Интервью сына века - страница 23
– How are you today? – осведомляется он, будто ему есть до этого дело.
Это значит: «Как вы сегодня поживаете?» Я перевожу, потому что в моем последнем романе[90] английские фразы даны без перевода, и это стоило мне Гонкуровской премии 2003 года. Эдмонда Шарль-Ру[91] считает, что я должен был перевести на французский все реплики персонажей. Например, вместо «Spare me the bullshit!» персонажи моего романа «Windows on the World»[92] должны были воскликнуть «Избавь меня от этого бычьего дерьма!».[93] Возможно, президентша Гонкуровской академии и права, но с переводом реплик я бы сильно потерял в плане реализма и добавил бы в текст комичности. Макинерни, напротив, считает, что я правильно сделал, что не стал переводить заглавие на французский:
– Это же американская реалия, вы не можете перевести название фирмы как «Окна в мир», это было бы смешно.
Короче, сидим наконец друг против друга в этом абсолютно урловом месте.
– It’s an ugly place but it’s supposed to be trendy.
Нет смысла переводить эту фразу. Думаю, читатель журнала «Бордель» имеет за плечами бакалавриат (читай: аттестат зрелости) плюс двенадцать лет высшего образования либо же достаточно владеет английским, потому что смотрит подряд все серии «Sex and the City». Открываем меню и корчим кислую мину: опять мировой ширпотреб, без всякого вкуса и оригинальности, хрен те что в духе «world food».
– Yuck! – крякает Джей. – И почему меня вечно приводят в рестораны, каких в Нью-Йорке сотни? Я бы предпочел что-нибудь настоящее, сугубо французское!
Сказано – сделано! Хватаюсь за телефон и набираю ресторан «Аллар».[94] У них есть для нас два места (еще бы, сколько я денег у них оставил!). Мы с Джеем разыгрываем срочные переговоры с секретариатом, рассыпаемся в извинениях и вываливаемся на улицу Гран Огюстен.
Через несколько метров мы даем себе волю и веселимся, как два сорванца, сбежавшие с уроков.
Дж. М. Не могу больше запихивать в себя интернациональную кухню! Можно подумать, я все еще в Америке! Одно название чего стоит: «Ze Kitchen Galerie»!
Ф. Б. О да! «Галерея кухни». Очень в духе восьмидесятых! Кто же у них наворачивает эти произведения кулинарного искусства?

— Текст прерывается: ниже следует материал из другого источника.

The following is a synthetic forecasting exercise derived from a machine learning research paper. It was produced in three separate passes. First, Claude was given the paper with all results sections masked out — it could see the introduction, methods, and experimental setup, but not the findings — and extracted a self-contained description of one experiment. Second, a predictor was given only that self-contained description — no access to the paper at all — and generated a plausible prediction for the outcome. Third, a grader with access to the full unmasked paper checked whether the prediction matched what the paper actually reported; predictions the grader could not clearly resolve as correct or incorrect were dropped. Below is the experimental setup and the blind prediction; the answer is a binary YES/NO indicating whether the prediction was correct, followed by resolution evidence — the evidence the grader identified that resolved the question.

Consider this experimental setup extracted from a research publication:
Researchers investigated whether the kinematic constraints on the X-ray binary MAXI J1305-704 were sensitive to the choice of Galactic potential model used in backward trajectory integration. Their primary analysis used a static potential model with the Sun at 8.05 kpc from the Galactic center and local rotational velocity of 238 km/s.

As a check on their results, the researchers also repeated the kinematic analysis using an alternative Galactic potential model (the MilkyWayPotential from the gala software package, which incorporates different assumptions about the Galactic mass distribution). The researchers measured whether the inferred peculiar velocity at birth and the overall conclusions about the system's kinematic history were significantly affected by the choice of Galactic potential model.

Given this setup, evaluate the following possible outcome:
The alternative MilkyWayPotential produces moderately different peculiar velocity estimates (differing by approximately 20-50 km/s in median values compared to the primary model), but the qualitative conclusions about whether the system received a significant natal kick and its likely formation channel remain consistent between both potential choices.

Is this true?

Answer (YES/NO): NO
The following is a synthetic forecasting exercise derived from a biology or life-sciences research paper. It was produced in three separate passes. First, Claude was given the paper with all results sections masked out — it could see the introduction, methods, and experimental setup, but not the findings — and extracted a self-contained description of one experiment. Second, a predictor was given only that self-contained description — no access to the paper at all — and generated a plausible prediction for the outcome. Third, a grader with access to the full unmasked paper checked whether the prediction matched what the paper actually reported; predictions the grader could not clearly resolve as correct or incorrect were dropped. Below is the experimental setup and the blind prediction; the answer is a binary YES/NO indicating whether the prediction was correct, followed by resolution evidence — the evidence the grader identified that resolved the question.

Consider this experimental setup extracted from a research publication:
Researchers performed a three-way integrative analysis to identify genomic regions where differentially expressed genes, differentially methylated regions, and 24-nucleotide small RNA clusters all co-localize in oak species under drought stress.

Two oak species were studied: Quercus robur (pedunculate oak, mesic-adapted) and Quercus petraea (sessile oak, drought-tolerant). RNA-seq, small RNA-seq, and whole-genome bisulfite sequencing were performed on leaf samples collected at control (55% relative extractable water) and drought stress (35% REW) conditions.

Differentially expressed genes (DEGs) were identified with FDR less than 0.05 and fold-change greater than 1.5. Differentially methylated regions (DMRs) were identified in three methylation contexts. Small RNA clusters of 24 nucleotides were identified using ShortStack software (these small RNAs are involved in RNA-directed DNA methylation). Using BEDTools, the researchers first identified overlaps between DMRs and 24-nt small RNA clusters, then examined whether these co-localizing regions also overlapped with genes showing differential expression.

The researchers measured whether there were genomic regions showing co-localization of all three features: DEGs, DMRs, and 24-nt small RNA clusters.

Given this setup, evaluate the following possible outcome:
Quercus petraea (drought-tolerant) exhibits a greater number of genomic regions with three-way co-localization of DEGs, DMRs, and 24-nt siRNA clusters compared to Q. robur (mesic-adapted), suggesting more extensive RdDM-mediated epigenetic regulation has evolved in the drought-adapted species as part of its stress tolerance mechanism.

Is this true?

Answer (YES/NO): NO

Шагаем по средневековым улочкам одного из старейших кварталов Парижа. Чувствую, что Макинерни вежливо скучает: рассеянно глазеет на прохожих, на хорошеньких школьниц из лицея Фенелона, на старого почтальона верхом на велике. Он, наверно, чувствует себя внутри почтовой открытки: американец в Париже, и не просто американец, а Приглашенный Писатель. Наконец входим в «Аллар», и ему сразу делается лучше. На столе, застеленном белой скатертью, появляется тарелка с аппетитно нарезанной сухой овернской колбасой, вокруг суетятся гарсоны в черных пиджаках, приносят бутылку «живри», наполняют наши бокалы. Вот оно, счастье!

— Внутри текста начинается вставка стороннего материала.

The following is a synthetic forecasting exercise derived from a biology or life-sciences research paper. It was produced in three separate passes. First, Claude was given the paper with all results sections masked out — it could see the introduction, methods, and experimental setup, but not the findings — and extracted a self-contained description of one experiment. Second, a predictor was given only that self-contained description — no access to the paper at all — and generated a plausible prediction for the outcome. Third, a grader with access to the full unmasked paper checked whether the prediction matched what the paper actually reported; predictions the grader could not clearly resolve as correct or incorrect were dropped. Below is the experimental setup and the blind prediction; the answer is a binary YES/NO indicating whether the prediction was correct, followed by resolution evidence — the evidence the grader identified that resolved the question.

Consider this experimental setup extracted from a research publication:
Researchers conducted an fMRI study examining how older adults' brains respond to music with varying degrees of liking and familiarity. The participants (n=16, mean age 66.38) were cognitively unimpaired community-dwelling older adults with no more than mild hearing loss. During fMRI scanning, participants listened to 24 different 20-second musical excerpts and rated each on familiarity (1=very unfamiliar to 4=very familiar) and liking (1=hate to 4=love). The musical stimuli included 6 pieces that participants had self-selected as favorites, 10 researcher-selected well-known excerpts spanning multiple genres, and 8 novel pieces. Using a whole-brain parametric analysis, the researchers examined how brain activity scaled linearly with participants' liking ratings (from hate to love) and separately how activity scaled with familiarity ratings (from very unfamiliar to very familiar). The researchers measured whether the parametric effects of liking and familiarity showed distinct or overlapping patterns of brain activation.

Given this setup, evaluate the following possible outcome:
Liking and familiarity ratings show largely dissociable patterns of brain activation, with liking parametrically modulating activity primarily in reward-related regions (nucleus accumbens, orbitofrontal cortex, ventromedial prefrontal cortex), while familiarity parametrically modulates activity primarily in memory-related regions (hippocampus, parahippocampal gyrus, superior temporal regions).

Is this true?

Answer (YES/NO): NO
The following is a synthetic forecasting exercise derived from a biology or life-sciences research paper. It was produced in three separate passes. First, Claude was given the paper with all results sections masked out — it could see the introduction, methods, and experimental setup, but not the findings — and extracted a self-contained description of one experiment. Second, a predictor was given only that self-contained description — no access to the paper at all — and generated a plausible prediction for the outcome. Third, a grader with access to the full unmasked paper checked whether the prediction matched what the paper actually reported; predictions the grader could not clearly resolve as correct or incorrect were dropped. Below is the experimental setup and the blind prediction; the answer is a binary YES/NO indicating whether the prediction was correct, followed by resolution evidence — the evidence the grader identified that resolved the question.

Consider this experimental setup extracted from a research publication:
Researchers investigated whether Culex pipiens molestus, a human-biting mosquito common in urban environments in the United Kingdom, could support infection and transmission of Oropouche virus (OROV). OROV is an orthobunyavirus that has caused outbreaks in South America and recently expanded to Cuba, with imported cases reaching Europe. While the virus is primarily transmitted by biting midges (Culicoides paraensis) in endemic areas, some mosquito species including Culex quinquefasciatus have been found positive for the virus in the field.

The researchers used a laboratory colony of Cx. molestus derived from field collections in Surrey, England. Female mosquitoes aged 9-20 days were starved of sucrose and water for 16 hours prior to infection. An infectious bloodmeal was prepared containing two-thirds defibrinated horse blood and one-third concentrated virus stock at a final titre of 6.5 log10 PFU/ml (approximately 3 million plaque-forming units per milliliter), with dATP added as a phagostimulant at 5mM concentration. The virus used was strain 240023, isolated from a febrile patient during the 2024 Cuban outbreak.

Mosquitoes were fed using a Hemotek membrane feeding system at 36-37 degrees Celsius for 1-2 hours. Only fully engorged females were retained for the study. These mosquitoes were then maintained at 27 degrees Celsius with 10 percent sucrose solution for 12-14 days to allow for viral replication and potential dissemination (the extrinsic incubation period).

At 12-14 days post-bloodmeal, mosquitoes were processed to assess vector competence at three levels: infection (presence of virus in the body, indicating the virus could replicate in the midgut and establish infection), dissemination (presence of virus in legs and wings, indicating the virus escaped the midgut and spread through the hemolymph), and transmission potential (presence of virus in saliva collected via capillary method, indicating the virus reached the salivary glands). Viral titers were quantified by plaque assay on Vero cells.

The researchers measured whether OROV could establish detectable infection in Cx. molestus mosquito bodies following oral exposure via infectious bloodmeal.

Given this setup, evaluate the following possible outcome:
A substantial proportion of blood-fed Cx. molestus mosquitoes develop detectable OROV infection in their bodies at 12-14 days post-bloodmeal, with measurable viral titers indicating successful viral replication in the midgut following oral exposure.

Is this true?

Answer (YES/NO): NO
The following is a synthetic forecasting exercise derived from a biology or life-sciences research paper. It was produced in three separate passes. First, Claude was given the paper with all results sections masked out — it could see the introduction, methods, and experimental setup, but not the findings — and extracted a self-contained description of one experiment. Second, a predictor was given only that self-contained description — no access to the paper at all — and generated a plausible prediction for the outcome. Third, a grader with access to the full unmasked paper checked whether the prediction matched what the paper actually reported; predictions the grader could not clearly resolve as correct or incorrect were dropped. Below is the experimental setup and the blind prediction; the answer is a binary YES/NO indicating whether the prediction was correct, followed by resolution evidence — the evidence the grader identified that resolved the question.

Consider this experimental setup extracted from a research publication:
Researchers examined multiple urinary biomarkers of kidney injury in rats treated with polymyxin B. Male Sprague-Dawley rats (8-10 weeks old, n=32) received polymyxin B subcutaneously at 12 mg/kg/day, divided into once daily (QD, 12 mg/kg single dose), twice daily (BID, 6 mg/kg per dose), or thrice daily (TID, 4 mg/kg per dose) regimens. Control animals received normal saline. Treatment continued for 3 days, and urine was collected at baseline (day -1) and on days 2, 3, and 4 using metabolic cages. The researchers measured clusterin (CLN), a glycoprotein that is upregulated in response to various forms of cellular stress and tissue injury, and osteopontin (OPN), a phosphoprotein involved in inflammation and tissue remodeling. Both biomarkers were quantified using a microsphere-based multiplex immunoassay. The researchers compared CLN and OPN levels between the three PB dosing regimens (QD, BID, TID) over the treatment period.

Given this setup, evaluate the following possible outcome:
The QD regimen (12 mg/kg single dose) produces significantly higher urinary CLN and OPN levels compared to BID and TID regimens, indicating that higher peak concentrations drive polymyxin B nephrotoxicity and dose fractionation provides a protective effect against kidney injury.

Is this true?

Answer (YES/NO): NO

– Мне бургундское нравится больше, чем бордо, – говорит Джей Макинерни. – В нем больше особинки. Оно похоже на истеричных европеек, которые вечером трахаются до потери сознания, а наутро влепляют тебе оплеуху и называют подлецом.
Ф. Б. А вы часто бываете в Париже? Мы с вами как-то виделись на Монпарнасе, вместе с Оливье Коэном,[95] когда выходили из «Глэмор-Эттитьюд» («Glamour Attitude»). Кстати, ваша книга «Ночное время» («Afterhours») начинается как раз с новеллы, где действие происходит в Париже, ночью… Вы написали ее после того вечера?